## To be done
Output the entries between the lines containing "What is the spatial" and "37.2 metres", inclusive, reproducing each line verbatim.

## Excerpted data
* * * * *
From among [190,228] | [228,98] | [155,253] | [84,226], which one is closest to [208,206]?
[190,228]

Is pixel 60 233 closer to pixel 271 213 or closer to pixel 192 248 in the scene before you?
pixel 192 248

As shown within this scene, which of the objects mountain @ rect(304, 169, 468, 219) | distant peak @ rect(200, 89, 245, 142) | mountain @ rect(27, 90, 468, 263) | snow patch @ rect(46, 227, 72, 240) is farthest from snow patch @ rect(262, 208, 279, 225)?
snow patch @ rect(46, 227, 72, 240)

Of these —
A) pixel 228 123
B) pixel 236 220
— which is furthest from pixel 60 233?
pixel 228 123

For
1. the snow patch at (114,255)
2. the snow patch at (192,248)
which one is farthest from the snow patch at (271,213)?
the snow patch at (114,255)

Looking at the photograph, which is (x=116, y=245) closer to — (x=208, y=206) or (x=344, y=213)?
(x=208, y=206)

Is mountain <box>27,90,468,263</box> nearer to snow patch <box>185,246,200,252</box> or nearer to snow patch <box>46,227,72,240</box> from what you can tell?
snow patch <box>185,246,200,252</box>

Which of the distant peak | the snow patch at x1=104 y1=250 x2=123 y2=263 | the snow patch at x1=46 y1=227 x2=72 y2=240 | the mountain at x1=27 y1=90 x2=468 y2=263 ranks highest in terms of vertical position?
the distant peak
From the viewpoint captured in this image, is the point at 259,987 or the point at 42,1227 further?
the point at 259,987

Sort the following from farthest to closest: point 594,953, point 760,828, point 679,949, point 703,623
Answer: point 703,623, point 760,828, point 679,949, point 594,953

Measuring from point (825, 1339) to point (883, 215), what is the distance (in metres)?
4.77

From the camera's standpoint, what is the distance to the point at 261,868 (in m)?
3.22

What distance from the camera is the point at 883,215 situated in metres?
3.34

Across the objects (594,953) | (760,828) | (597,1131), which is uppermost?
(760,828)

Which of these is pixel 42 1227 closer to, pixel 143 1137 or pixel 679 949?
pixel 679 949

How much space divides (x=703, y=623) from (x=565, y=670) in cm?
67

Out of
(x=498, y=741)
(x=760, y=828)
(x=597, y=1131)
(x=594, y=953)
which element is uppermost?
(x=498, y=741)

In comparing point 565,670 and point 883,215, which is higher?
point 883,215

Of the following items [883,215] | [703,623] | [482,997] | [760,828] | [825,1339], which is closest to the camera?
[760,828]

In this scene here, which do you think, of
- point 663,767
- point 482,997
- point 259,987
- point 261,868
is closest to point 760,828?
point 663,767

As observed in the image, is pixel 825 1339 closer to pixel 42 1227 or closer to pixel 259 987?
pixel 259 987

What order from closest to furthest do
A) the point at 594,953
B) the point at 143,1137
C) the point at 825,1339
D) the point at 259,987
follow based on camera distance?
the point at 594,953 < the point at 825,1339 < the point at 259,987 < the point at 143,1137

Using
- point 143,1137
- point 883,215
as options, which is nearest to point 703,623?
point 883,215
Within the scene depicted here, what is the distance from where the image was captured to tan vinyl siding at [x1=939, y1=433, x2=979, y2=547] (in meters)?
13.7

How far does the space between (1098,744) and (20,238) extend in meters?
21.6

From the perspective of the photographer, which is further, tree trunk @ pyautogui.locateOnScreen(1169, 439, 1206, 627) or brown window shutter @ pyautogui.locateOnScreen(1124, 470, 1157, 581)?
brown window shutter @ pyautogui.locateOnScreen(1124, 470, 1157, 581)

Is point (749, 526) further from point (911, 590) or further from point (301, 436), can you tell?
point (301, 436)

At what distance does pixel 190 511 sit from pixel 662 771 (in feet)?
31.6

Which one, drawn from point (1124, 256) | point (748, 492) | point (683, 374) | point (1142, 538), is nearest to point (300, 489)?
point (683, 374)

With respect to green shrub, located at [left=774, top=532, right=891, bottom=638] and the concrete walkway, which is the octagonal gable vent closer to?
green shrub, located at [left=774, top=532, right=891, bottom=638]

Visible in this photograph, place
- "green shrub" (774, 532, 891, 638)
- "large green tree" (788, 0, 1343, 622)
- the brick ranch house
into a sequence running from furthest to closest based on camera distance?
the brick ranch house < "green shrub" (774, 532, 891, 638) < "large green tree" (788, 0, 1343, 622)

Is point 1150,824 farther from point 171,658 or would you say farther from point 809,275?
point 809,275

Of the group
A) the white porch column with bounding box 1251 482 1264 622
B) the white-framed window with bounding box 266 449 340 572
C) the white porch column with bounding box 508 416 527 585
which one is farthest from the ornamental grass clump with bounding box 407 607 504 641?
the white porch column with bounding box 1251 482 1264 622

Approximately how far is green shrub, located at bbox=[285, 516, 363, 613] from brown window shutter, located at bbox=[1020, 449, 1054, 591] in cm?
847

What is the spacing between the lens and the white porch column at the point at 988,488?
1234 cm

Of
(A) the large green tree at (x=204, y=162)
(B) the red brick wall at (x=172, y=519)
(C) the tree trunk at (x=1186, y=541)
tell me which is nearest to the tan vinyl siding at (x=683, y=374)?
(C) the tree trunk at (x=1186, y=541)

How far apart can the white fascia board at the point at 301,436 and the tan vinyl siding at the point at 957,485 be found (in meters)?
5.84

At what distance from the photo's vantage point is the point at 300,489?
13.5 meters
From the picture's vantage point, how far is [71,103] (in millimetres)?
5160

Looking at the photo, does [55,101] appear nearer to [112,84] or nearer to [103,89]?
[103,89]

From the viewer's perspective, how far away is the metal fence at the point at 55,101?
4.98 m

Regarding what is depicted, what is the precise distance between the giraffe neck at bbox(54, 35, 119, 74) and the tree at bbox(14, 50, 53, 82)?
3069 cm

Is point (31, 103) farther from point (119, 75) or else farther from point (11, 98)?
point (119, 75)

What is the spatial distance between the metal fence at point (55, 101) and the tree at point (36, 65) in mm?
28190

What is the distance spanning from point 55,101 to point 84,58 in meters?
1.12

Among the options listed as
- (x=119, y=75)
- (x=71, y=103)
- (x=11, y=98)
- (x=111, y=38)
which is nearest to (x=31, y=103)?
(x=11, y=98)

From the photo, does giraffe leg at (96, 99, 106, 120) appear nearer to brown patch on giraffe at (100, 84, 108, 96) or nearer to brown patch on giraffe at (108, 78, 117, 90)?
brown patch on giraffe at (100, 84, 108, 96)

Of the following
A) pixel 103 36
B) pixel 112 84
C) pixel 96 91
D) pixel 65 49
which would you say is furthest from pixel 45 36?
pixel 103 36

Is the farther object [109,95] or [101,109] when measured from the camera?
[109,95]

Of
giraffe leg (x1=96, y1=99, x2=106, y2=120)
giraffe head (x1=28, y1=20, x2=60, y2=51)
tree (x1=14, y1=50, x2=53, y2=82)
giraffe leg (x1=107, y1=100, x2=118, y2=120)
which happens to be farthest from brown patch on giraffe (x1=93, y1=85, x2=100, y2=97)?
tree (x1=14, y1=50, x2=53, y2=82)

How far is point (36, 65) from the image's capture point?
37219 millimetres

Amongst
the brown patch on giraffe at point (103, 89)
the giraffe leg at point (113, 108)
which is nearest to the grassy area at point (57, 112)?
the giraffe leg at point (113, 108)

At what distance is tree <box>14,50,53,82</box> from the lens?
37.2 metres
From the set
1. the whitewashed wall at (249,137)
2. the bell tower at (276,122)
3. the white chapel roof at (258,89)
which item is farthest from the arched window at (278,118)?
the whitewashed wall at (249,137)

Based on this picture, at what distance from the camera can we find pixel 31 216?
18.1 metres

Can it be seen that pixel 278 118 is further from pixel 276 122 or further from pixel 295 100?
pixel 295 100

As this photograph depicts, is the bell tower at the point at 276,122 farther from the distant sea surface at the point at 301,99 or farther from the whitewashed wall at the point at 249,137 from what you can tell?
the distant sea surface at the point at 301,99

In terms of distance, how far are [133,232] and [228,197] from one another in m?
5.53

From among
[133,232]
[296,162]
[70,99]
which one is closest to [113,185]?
* * * * *
## Response below
What is the spatial distance between the metal fence at point (55, 101) and the tree at point (36, 65) in mm?
28190

What is the distance spanning from point 55,101 to point 84,58 in meters?
1.12

Among the options listed as
- (x=119, y=75)
- (x=71, y=103)
- (x=11, y=98)
- (x=111, y=38)
which is nearest to (x=31, y=103)?
(x=11, y=98)

From the photo, does giraffe leg at (96, 99, 106, 120) appear nearer to brown patch on giraffe at (100, 84, 108, 96) or nearer to brown patch on giraffe at (108, 78, 117, 90)?
brown patch on giraffe at (100, 84, 108, 96)

Of the following
A) pixel 103 36
B) pixel 112 84
C) pixel 96 91
D) pixel 65 49
which would you say is furthest from pixel 45 36?
pixel 103 36

Is the farther object [109,95] or [101,109] when measured from the camera?
[109,95]

Of
giraffe leg (x1=96, y1=99, x2=106, y2=120)
giraffe head (x1=28, y1=20, x2=60, y2=51)
tree (x1=14, y1=50, x2=53, y2=82)
giraffe leg (x1=107, y1=100, x2=118, y2=120)
which happens to be farthest from brown patch on giraffe (x1=93, y1=85, x2=100, y2=97)?
tree (x1=14, y1=50, x2=53, y2=82)

How far is point (36, 65) from the image's capture point?
37219 millimetres

Amongst
the brown patch on giraffe at point (103, 89)
the giraffe leg at point (113, 108)
which is nearest to the grassy area at point (57, 112)?
the giraffe leg at point (113, 108)

At what distance is tree <box>14,50,53,82</box> from the lens?
37.2 metres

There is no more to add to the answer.